I am a fourth year PhD student at Center for Research in Computer Vision (CRCV) at UCF, advised by Dr. Mubarak Shah. I received my Bachelor's degree in Electrical Engineering from Sharif University of Technology, Tehran, Iran.

My current research focus and interest is in intersection of Machine Learning and Computer Vision.

Research Highlights

ECCV'18: Improving Sequential Determinantal Point Processes for Supervised Video Summarization

Authors: Ali Borji, Chengtao Li, Tianbao Yang, Boqing Gong


It is now much easier than ever before to produce videos. While the ubiquitous video data is a great source for information discovery and extraction, the computational challenges are unparalleled. Automatically summarizing the videos has become a substantial need for browsing, searching, and indexing visual content. This paper is in the vein of supervised video summarization using SeqDPPs, which models diversity by a probabilistic distribution. We improve this model in two folds. In terms of learning, we propose a large-margin algorithm to address the exposure bias problem in SeqDPP. In terms of modeling, we design a new probabilistic distribution such that, when it is integrated into SeqDPP, the resulting model accepts user input about the expected length of the summary. Moreover, we also significantly extend a popular video summarization dataset by 1) more egocentric videos, 2) dense user annotations, and 3) a refined evaluation scheme. We conduct extensive experiments on this dataset and compare our approach to several competitive baselines.

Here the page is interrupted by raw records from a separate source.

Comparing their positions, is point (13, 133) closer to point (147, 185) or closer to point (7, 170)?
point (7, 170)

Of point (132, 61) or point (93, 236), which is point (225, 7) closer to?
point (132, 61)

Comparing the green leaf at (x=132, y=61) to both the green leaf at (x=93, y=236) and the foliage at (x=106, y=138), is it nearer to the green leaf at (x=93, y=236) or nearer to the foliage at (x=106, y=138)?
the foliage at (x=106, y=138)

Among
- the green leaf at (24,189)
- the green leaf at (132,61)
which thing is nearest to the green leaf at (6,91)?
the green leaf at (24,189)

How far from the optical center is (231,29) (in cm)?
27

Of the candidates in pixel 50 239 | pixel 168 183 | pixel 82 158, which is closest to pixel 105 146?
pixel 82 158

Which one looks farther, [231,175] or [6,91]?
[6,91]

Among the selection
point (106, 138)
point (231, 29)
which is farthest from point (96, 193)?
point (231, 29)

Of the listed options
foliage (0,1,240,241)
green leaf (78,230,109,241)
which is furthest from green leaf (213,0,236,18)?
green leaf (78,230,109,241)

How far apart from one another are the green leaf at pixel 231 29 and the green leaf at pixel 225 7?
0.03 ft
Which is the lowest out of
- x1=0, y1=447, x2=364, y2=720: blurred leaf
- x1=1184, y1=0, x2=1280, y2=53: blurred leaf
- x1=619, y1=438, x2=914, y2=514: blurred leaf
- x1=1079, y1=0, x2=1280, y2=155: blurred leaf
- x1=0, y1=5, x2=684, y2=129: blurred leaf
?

Screen Shot 2018-01-22 at 1.45.41 PM.png

Authors: Mingze Xu, Aidean Sharghi, Xin Chen, David J. Crandall


A major emerging challenge is how to protect people’s privacy as cameras and computer vision are increasingly integrated into our daily lives, including in smart devices inside homes. A potential solution is to capture and record just the minimum amount of information needed to perform a task of interest. In this paper, we propose a fully-coupled two-stream spatiotemporal architecture for reliable human action recognition on extremely low resolution (e.g., 12×16 pixel) videos. We provide an efficient method to extract spatial and temporal features and to aggregate them into a robust feature representation for an entire action video sequence. We also consider how to incorporate high resolution videos during training in order to build better low resolution action recognition models. We evaluate on two publicly-available datasets, showing significant improvements over the state-of-the-art.

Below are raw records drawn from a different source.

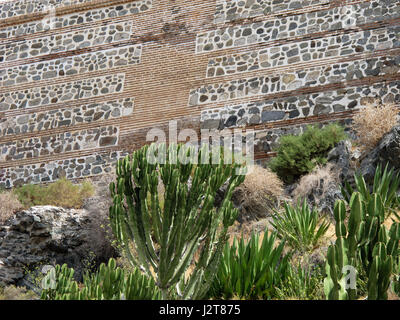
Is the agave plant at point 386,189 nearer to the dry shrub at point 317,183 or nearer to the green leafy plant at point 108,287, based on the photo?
the dry shrub at point 317,183

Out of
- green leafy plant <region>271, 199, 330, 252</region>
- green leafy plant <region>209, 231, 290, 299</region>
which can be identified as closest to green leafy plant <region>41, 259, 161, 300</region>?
green leafy plant <region>209, 231, 290, 299</region>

Authors: Aidean Sharghi, Jacob Scott Laurel, Boqing Gong


In recent years, there has been a resurgence of interest in video summarization. However, one of the main obstacles for the research on video summarization is the subjectiveness — users have diverse preferences over the summaries. The subjectiveness causes at least two problems. First, no single video summarizer fits all users unless it interacts with and adapts to the individual users. Second, it is very challenging to evaluate the performance of a video summarizer. 
To tackle the first problem, we explore the recently proposed query-focused video summarization which introduces user preferences in the form of text queries about the video into the summarization process. We propose a memory network parameterized sequential determinantal point process in order to attend the user query onto different video frames and shots. To address the second challenge, we contend that a good evaluation metric for video summarization should focus on the semantic information that humans can perceive rather than the visual features or temporal overlaps. To this end, we collect dense per-video-shot concept annotations, compile a new dataset, and suggest an efficient and automatic evaluation method defined upon the concept annotations. We conduct extensive experiments contrasting our video summarizer to existing ones and present detailed analyses about the dataset and the new evaluation method.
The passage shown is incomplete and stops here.